Vous avez acquis des biens ou des services qui auraient dû être soumis au régime de « l’autoliquidation » ? Trompé par la facture de votre partenaire, vous avez fait l’erreur de verser la TVA en plus du prix HT convenu. L’administration fiscale en refuse la déduction. Que faire?

Dans l’affaire « Eye Shelter », le Conseil d’Etat a précisé les conditions de restitution de la TVA qui aurait dû être autoliquidée par l’acquéreur.

Il importe d’abord de bien comprendre le contexte dans lequel cette affaire est intervenue.

Pour ce faire, il est nécessaire de saisir ce qu’implique le régime « d’autoliquidation de la TVA ».

J’aborderai ensuite le problème pratique posé en cas d’erreur et la solution rendue par le Conseil d’Etat.

Celle-ci vous est relativement favorable.

Rappels sur l’autoliquidation de la TVA

L’autoliquidation de la TVA : définition

La manière la plus synthétique de définir l’autoliquidation de la TVA est de dire qu’il s’agit d’une inversion de redevable.

Je m’explique.

En principe, la TVA est versée à l’administration fiscale par l’entité qui vend le bien ou rend la prestation de service.

En raison du principe de neutralité de la TVA, le client récupère alors la TVA versée auprès de l’administration fiscale, que ce soit par voie de restitution, ou par voie d’imputation sur la TVA collectée auprès de ses propres clients.

Les choses sont différentes lorsque la TVA est autoliquidée.

Dans cette hypothèse, le vendeur ou le prestataire adresse une facture hors taxe à son client. Celui-ci lui verse alors le prix correspondant.

C’est alors qu’intervient l’opération d’autoliquidation.

Le client doit alors, sur sa déclaration de TVA, déclarer la TVA correspondant au prix hors taxe facturé par le vendeur ou le prestataire.

Néanmoins, pour assurer la neutralité de la TVA, le client déduit cette même TVA, à hauteur de ses droits à déduction.

La neutralité de la TVA est ainsi assurée.

Ainsi, si la TVA en cause est intégralement déductible, l’opération ne se traduit par aucun flux financier entre le client et le trésor public.

Rappel sur le champ d’application de l’autoliquidation

Outre certains régimes spéciaux, notamment en matière de sous-traitance dans le BTP, l’autoliquidation de la TVA concerne principalement :

  • Le client qui se fait livrer un bien en France initialement situé à l’étranger.
  • Le client qui reçoit une prestation de service par un prestataire situé à l’étranger.

Dans une telle situation, si vous êtes le client, vous devez donc en principe recevoir une facture hors taxe.

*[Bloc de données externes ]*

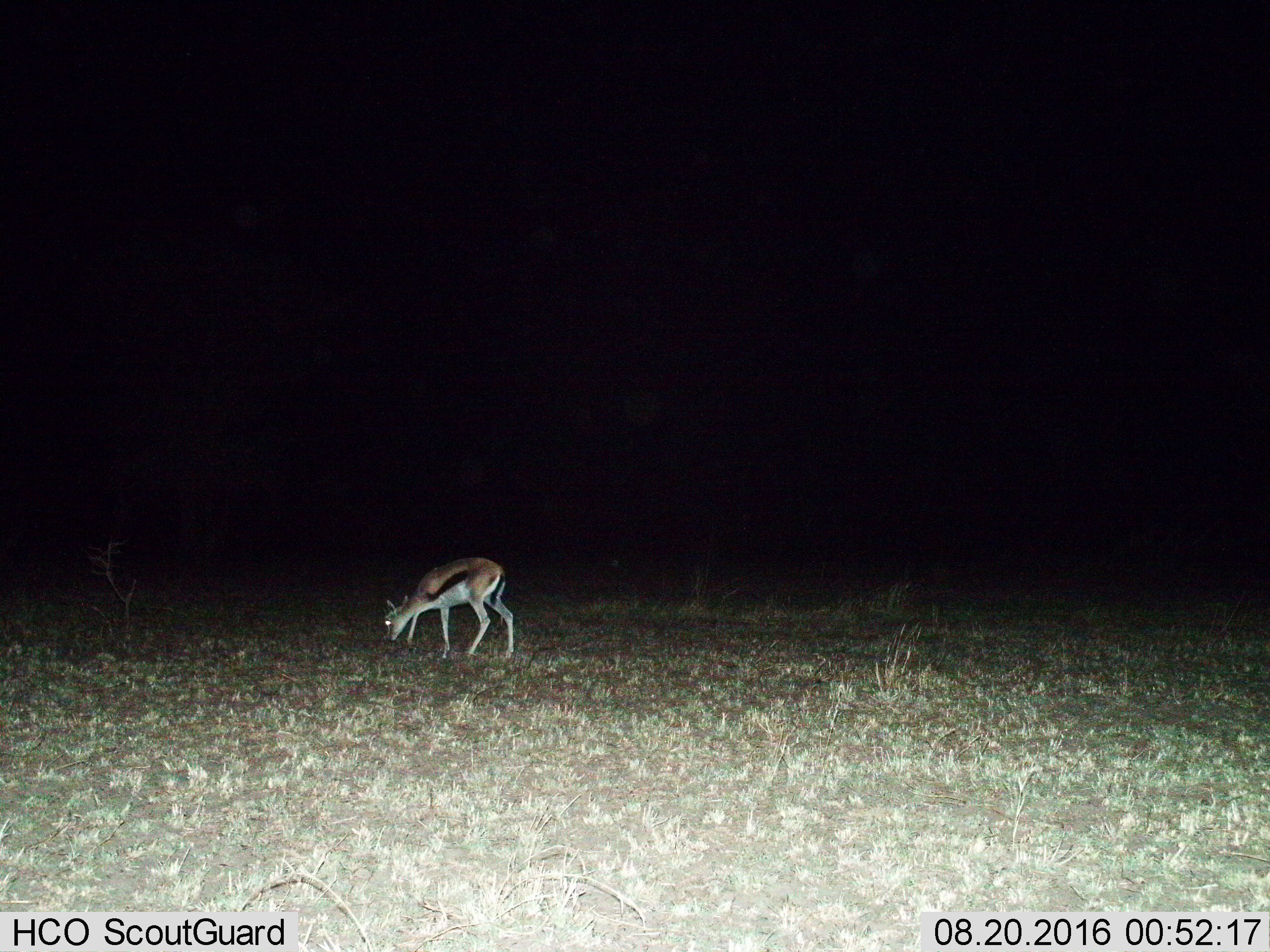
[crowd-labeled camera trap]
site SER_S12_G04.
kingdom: Animalia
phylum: Chordata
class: Mammalia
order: Artiodactyla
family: Bovidae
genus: Eudorcas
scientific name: Eudorcas thomsonii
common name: thomson's gazelle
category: gazellethomsons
Gazellethomsons (thomson's gazelle) (Eudorcas thomsonii), count 1. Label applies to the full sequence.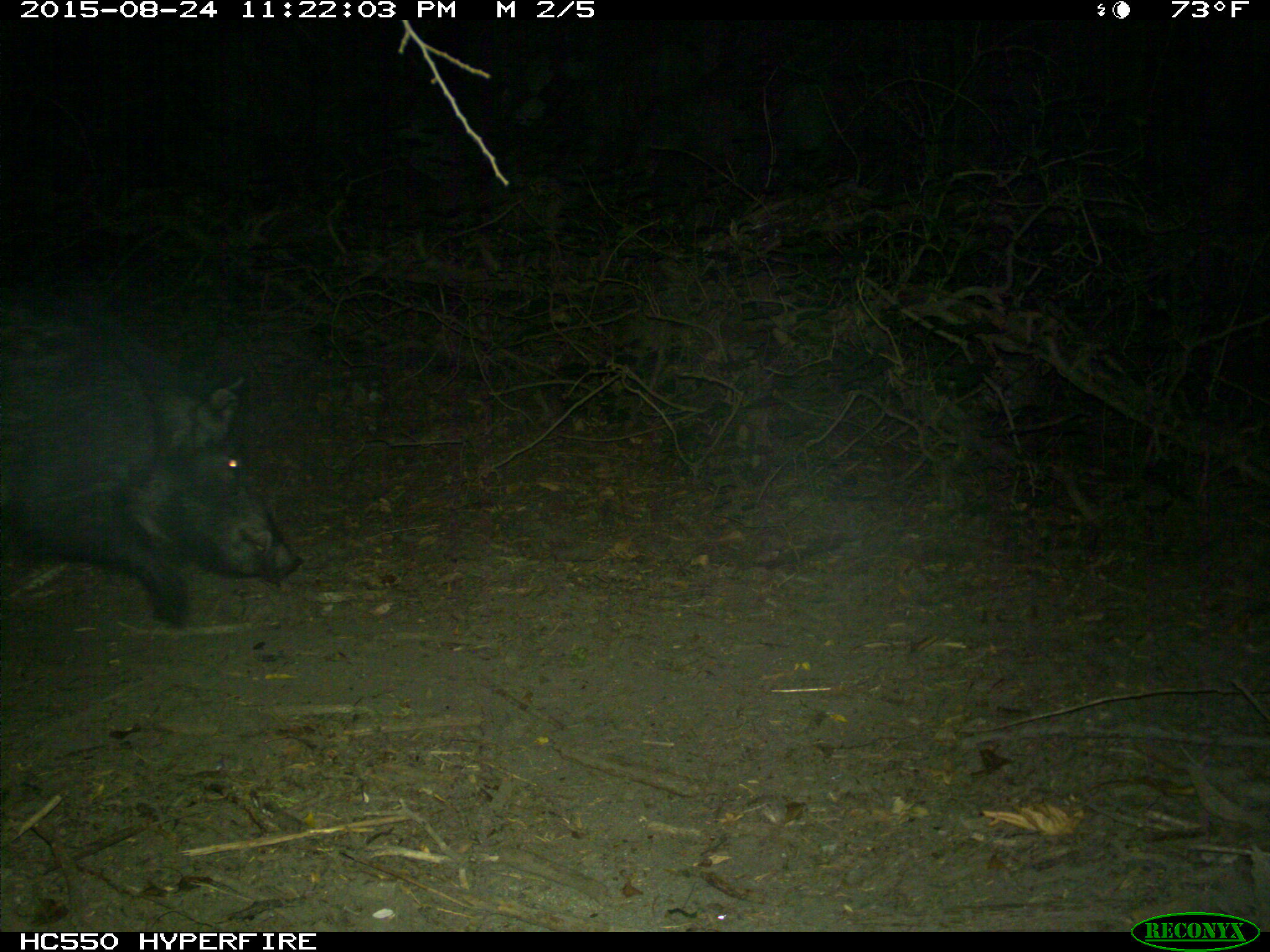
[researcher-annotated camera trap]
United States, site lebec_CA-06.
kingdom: Animalia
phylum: Chordata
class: Mammalia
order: Artiodactyla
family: Suidae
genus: Sus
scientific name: Sus scrofa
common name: wild boar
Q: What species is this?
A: Sus scrofa (wild boar).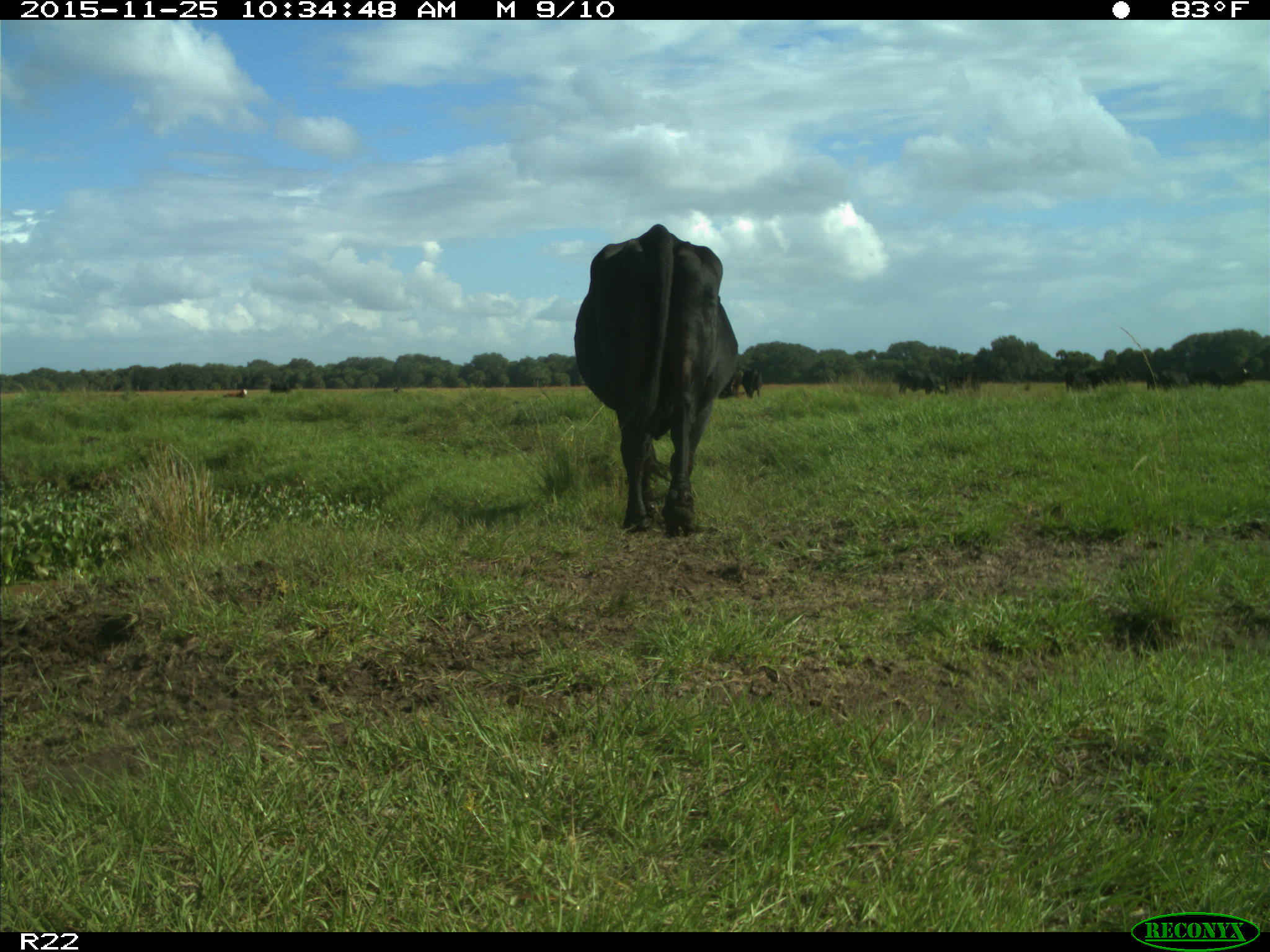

Autoliquidation de la TVA : les incidences d’une éventuelle erreur

La situation de fait dans l’affaire Eye Shelter

Mais revenons à l’erreur commise par les contribuables qui a conduit le Conseil d’Etat à prendre position dans l’affaire Eye Shelter.

Dans cette affaire, une entreprise s’était fait livrer des biens depuis l’étranger.

En principe, la TVA correspondante aurait donc dû être autoliquidée.

Or, le fournisseur avait commis l’erreur de lui adresser une facture TTC, que l’entreprise cliente avait réglée en intégralité.

Conséquences pour le contribuable

En l’espèce, l’entreprise cliente, la société Eye Shelter, s’est retrouvée dans une situation délicate :

Situation particulièrement injuste, l’entreprise supportait donc deux fois le coût de la TVA.

Conséquences pour l’administration fiscales

En revanche, pour l’administration fiscale, la solution était parfaitement neutre dans la mesure où le vendeur lui avait bien reversé la TVA acquittée par le vendeur.

L’absence de déductibilité de la TVA versée par l’acquéreur conduisait donc l’administration à recevoir deux fois cette TVA :

  • Une première fois par versement direct.
  • Une deuxième fois en raison du refus de permettre la déduction de la TVA payée par l’acquéreur.

Vous le comprenez, une telle situation s’avérait spécialement inéquitable.

La solution rendue par le Conseil d’Etat dans sa décision Eye Shelter tempère la rigueur de la situation de l’acquéreur (CE, 15 novembre 2019, n°420251).

Facturation à tort de la TVA qui aurait dû être autoliquidée : la position du Conseil d’Etat

Je présenterai la position de l’administration dans cette affaire, avant d’analyser celle du Conseil d’Etat.

Le refus par l’administration de toute restitution de la TVA

L’acquéreur, la société Eye Shelter, demandait à l’administration la restitution de la TVA versée au vendeur.

Comme évoqué plus haut, une telle restitution se justifiait notamment par le fait que son absence conduisait la société à supporter deux fois le poids de cette TVA.

Pour autant, l’administration fiscale, suivie en cela par la Cour administrative d’appel, refusait une telle restitution.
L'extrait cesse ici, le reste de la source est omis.